Given instruction >>
Repeat each entry word for word. Leave any images out of the copy.
▬▬▬▬▬▬
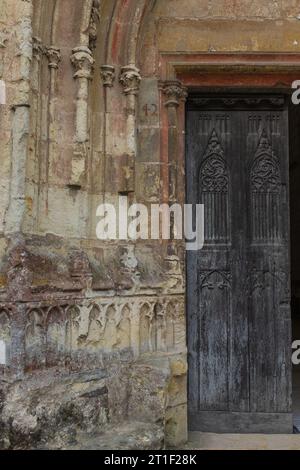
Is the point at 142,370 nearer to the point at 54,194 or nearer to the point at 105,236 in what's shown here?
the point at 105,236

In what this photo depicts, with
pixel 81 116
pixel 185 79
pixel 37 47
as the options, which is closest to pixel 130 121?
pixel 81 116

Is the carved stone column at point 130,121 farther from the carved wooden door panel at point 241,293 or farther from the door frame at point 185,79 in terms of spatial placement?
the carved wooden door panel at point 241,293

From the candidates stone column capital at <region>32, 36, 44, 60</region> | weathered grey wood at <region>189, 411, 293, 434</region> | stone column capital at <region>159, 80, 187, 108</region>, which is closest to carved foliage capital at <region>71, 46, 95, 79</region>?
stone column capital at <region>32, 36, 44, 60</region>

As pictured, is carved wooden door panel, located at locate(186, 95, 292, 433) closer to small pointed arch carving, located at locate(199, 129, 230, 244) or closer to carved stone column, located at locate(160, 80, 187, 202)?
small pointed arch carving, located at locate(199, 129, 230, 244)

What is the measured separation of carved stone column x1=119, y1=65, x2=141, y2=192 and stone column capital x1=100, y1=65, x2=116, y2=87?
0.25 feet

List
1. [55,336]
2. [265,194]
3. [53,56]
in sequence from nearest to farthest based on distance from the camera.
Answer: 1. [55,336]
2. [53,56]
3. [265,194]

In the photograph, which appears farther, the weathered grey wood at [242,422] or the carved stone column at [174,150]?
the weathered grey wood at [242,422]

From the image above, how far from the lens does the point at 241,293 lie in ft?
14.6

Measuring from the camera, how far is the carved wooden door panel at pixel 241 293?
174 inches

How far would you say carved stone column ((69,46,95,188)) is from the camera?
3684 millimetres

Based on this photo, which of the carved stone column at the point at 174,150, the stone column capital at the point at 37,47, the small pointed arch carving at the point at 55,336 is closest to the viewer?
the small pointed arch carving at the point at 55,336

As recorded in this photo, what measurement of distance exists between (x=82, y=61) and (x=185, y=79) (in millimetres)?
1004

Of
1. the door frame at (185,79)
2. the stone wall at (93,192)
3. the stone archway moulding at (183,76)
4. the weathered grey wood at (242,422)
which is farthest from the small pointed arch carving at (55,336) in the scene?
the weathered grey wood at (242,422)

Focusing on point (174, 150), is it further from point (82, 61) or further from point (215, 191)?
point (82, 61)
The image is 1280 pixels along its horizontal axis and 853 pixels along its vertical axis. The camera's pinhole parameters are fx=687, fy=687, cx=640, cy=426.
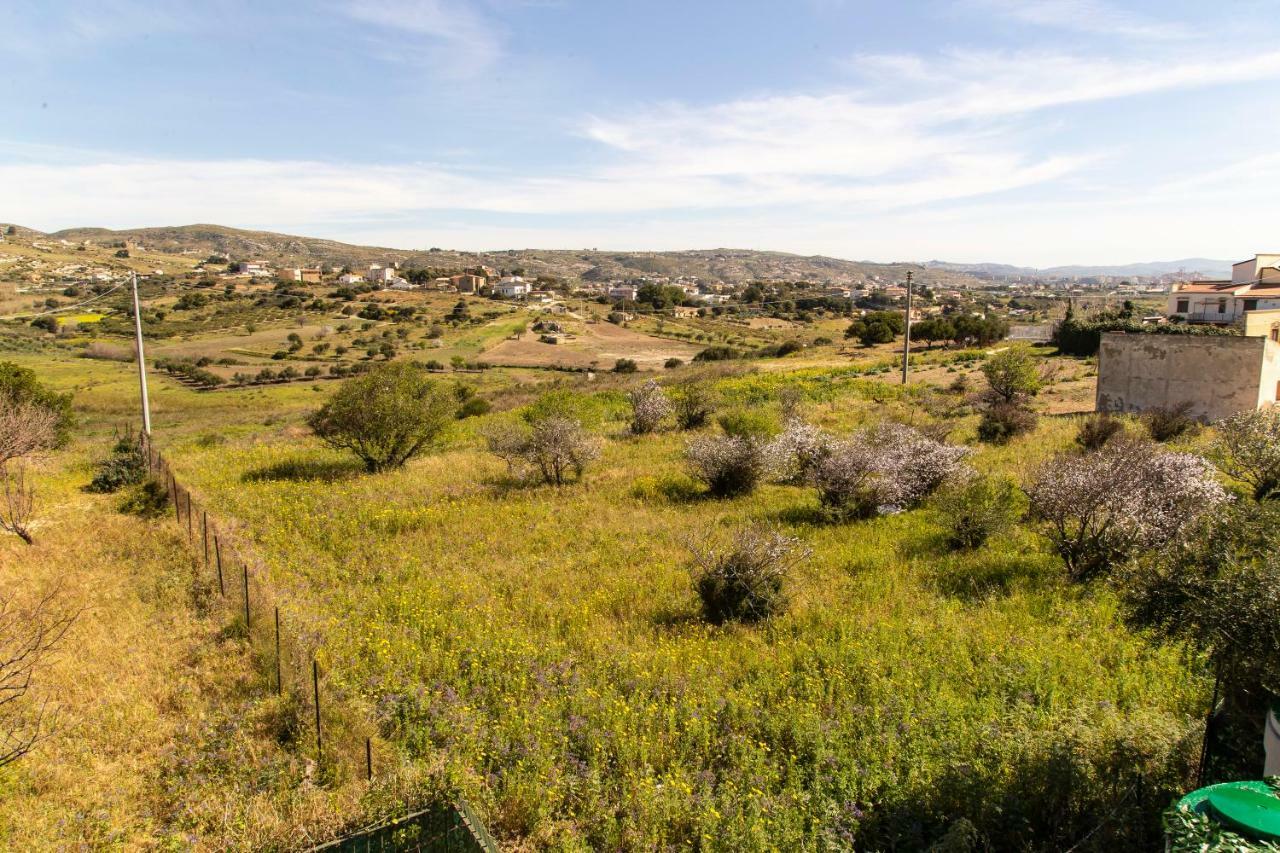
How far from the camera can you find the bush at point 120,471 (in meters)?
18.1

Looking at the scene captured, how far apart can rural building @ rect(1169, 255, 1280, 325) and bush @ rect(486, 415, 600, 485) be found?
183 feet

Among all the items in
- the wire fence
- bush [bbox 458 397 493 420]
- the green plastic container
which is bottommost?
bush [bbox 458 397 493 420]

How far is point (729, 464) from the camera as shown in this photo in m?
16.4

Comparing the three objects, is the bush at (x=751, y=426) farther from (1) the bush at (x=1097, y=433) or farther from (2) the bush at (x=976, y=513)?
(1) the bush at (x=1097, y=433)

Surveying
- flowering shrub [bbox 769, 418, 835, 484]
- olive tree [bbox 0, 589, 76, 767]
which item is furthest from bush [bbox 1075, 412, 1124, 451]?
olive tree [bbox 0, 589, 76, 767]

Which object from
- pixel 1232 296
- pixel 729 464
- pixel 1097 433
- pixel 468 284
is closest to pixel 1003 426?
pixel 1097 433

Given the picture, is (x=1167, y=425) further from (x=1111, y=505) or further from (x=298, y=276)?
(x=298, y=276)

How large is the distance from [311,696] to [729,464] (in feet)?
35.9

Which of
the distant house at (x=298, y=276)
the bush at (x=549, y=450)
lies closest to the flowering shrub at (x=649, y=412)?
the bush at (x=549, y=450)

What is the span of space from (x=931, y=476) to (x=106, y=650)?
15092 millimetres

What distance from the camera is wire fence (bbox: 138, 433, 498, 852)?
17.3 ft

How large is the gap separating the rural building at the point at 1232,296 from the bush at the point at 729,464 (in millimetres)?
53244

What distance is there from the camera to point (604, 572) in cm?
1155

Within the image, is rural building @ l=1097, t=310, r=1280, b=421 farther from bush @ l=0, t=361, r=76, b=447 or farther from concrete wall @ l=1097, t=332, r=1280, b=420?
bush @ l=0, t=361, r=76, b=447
▬▬▬▬▬▬
Solution for this exercise >>
Is the point at 142,370 nearer to the point at 54,194 or nearer to the point at 105,236 in what's shown here?
the point at 105,236

In what this photo depicts, with
pixel 81 116
pixel 185 79
pixel 37 47
as the options, which is closest to pixel 130 121?
pixel 81 116

Is the carved stone column at point 130,121 farther from the carved wooden door panel at point 241,293 or farther from the door frame at point 185,79 in terms of spatial placement?
the carved wooden door panel at point 241,293

From the candidates stone column capital at <region>32, 36, 44, 60</region> | weathered grey wood at <region>189, 411, 293, 434</region> | stone column capital at <region>159, 80, 187, 108</region>, which is closest to carved foliage capital at <region>71, 46, 95, 79</region>?
stone column capital at <region>32, 36, 44, 60</region>

As pictured, is carved wooden door panel, located at locate(186, 95, 292, 433) closer to small pointed arch carving, located at locate(199, 129, 230, 244) or closer to carved stone column, located at locate(160, 80, 187, 202)?
small pointed arch carving, located at locate(199, 129, 230, 244)

What is the measured separation of carved stone column x1=119, y1=65, x2=141, y2=192 and stone column capital x1=100, y1=65, x2=116, y2=87?
0.25 feet

List
1. [55,336]
2. [265,194]
3. [53,56]
in sequence from nearest to farthest based on distance from the camera.
Answer: 1. [55,336]
2. [53,56]
3. [265,194]

In the photograph, which appears farther, the weathered grey wood at [242,422] or the carved stone column at [174,150]?
the weathered grey wood at [242,422]

From the image above, how far from the lens does the point at 241,293 lie in ft?
14.6

Measuring from the camera, how far is the carved wooden door panel at pixel 241 293?
174 inches

How far would you say carved stone column ((69,46,95,188)) is from the camera?
3684 millimetres

Based on this photo, which of the carved stone column at the point at 174,150, the stone column capital at the point at 37,47, the small pointed arch carving at the point at 55,336 is closest to the viewer?
the small pointed arch carving at the point at 55,336

As recorded in this photo, what measurement of distance exists between (x=82, y=61) and (x=185, y=79) (in millimetres)?
1004

Of
1. the door frame at (185,79)
2. the stone wall at (93,192)
3. the stone archway moulding at (183,76)
4. the weathered grey wood at (242,422)
which is farthest from the small pointed arch carving at (55,336) in the scene?
the weathered grey wood at (242,422)

Focusing on point (174, 150), is it further from point (82, 61) or further from point (215, 191)?
point (82, 61)
The image is 1280 pixels along its horizontal axis and 853 pixels along its vertical axis. The camera's pinhole parameters are fx=687, fy=687, cx=640, cy=426.
How far from the camera can you find the bush at point 120,471 (in meters)?
18.1

Looking at the scene captured, how far apart can rural building @ rect(1169, 255, 1280, 325) and bush @ rect(486, 415, 600, 485) be found?
183 feet

Among all the items in
- the wire fence
- bush [bbox 458 397 493 420]
- the green plastic container
which is bottommost?
bush [bbox 458 397 493 420]

How far is point (729, 464) from the camera as shown in this photo in m?
16.4

Comparing the three objects, is the bush at (x=751, y=426) farther from (1) the bush at (x=1097, y=433) or farther from (2) the bush at (x=976, y=513)?
(1) the bush at (x=1097, y=433)

Surveying
- flowering shrub [bbox 769, 418, 835, 484]
- olive tree [bbox 0, 589, 76, 767]
which item is furthest from bush [bbox 1075, 412, 1124, 451]?
olive tree [bbox 0, 589, 76, 767]

Which object from
- pixel 1232 296
- pixel 729 464
- pixel 1097 433
- pixel 468 284
is closest to pixel 1003 426?
pixel 1097 433

Given the picture, is (x=1167, y=425) further from (x=1111, y=505) or further from (x=298, y=276)?
(x=298, y=276)

How large is the distance from [311,696] to [729,464] (in feet)?
35.9

Which of
the distant house at (x=298, y=276)
the bush at (x=549, y=450)
lies closest to the flowering shrub at (x=649, y=412)?
the bush at (x=549, y=450)

What is the span of space from (x=931, y=476) to (x=106, y=650)?
15092 millimetres

What distance from the camera is wire fence (bbox: 138, 433, 498, 852)?
17.3 ft

How large is the gap separating the rural building at the point at 1232,296 from the bush at the point at 729,464 (in millimetres)?
53244

What distance is there from the camera to point (604, 572) in cm?
1155

Within the image, is rural building @ l=1097, t=310, r=1280, b=421 farther from bush @ l=0, t=361, r=76, b=447 or farther from concrete wall @ l=1097, t=332, r=1280, b=420?
bush @ l=0, t=361, r=76, b=447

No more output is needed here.